__Source excerpt__:
-- begin --
Sinclair McKay attends the 70th anniversary reunion of the men and women who broke the Enigma code, and asks why the government won’t fund their museum
‘The turnout is very good,’ says eighty-something Ruth Bourne, glancing around at the tight, slow-moving mass of neat pink woolly cardigans, sensible skirts, pressed grey flannels and sports jackets. ‘More of us,’ she adds, ‘have come out of the woodwork.’
Ruth Bourne helped to shorten the second world war by two years, as did the 80 or so other elderly folk gathered here. We are milling around the big house of Bletchley Park — a Victorian manifestation of ‘lavatory gothic’ as one old BP veteran tartly put it — where, in conditions of total secrecy almost unimaginable now, the German Enigma codes were cracked, translated and analysed by the brightest people in Britain.
The impact of this intelligence on the course of the war can never be overestimated. Americans can drone on as much as they like about having saved us; but they would have had a job without the crystalline brilliance of the breakthroughs made in the draughty, rather primitive huts that are still clustered in the gardens around the house. Indeed, without the spectacular efforts of Alan Turing (more on him later) and fellow cryptographers, plus around 8,000 undergraduates, school-leaver linguists, chess champions, crossword experts, posh debutantes and women naval volunteers, well, WW2 could have ended a little less happily.
Yes, it is the 70th anniversary of the day Turing and the gang reported for duty at the outbreak of the war. But it’s also an excuse for an enjoyable get-together. These codebreakers — and Wrens like Ruth Bourne who operated the cipher-busting machinery — are really here to have a look at the place (now a terrific museum) and a chat.
Until the 1980s, all the old code-breakers were on an oath of total silence. For decades, wives did not tell husbands, and vice versa. Children had no idea what Daddy and Mummy did in the war. Even siblings who worked at the Park never talked about what they did. Since the silence has lifted, there has been plenty of catching up for these octogenarians and nonagenarians to do. But though the turnout today is very good, the melancholy truth is that there are many fewer than there used to be.
-- end --
__Questions about scenes in images__:
-- begin --
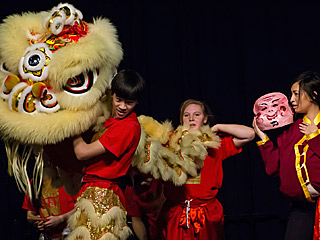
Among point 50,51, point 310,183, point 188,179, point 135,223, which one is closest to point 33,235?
point 135,223

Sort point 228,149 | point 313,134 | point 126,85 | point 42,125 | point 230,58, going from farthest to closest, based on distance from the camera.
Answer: point 230,58 → point 228,149 → point 313,134 → point 126,85 → point 42,125

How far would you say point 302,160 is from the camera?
250cm

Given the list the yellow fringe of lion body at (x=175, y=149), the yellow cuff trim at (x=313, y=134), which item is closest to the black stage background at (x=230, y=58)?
the yellow fringe of lion body at (x=175, y=149)

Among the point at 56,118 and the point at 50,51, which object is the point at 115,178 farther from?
the point at 50,51

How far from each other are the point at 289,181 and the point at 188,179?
0.61 metres

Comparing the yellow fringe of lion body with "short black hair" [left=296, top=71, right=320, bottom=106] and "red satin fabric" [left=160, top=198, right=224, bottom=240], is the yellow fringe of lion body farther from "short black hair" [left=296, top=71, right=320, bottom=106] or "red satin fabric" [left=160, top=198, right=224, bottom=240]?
"short black hair" [left=296, top=71, right=320, bottom=106]

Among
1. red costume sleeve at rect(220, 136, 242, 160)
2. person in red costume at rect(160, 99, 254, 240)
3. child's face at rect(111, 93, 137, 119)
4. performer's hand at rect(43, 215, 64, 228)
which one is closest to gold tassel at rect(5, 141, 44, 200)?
performer's hand at rect(43, 215, 64, 228)

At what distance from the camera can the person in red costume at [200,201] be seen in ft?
9.32

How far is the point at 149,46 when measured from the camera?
3928 mm

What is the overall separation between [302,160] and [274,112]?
0.99 feet

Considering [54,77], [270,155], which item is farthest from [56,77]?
[270,155]

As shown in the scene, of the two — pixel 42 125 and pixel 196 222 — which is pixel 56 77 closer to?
pixel 42 125

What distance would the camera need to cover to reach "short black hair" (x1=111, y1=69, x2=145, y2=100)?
220cm

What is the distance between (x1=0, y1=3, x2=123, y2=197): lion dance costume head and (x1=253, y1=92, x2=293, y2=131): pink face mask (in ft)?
2.94
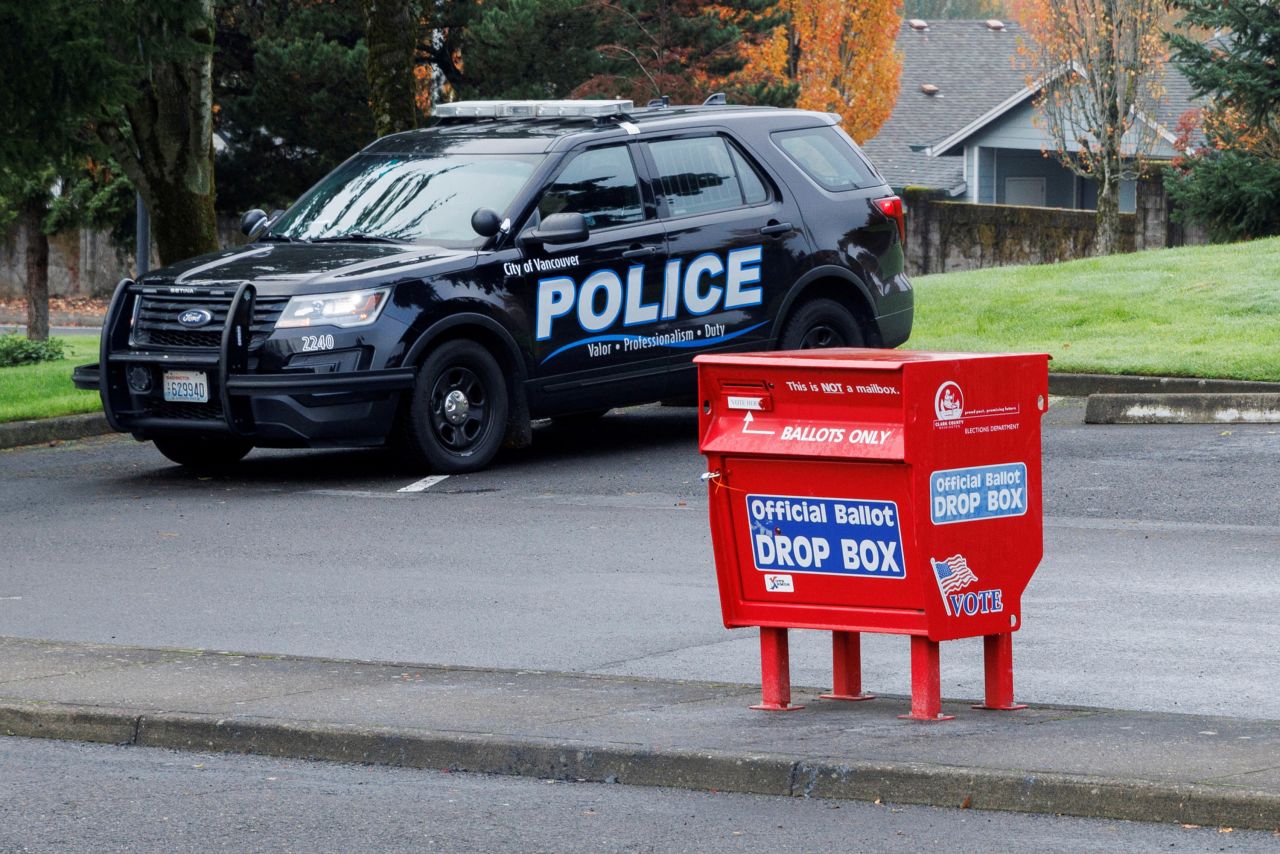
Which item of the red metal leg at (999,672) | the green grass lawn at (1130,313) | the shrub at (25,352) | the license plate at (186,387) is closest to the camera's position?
the red metal leg at (999,672)

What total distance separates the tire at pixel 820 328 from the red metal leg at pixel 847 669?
23.2 feet

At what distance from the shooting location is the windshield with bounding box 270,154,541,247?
1288 centimetres

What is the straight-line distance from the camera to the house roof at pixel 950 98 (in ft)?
148

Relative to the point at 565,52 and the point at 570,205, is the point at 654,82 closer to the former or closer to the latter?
the point at 565,52

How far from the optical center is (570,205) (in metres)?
13.0

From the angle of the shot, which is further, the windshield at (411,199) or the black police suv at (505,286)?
the windshield at (411,199)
-- end --
List every group of people that the Bletchley Park article names among the roughly 8,000 who worked alongside Alan Turing and his fellow cryptographers.

__The completed task__:
- Undergraduates
- School-leaver linguists
- Chess champions
- Crossword experts
- Posh debutantes
- Women naval volunteers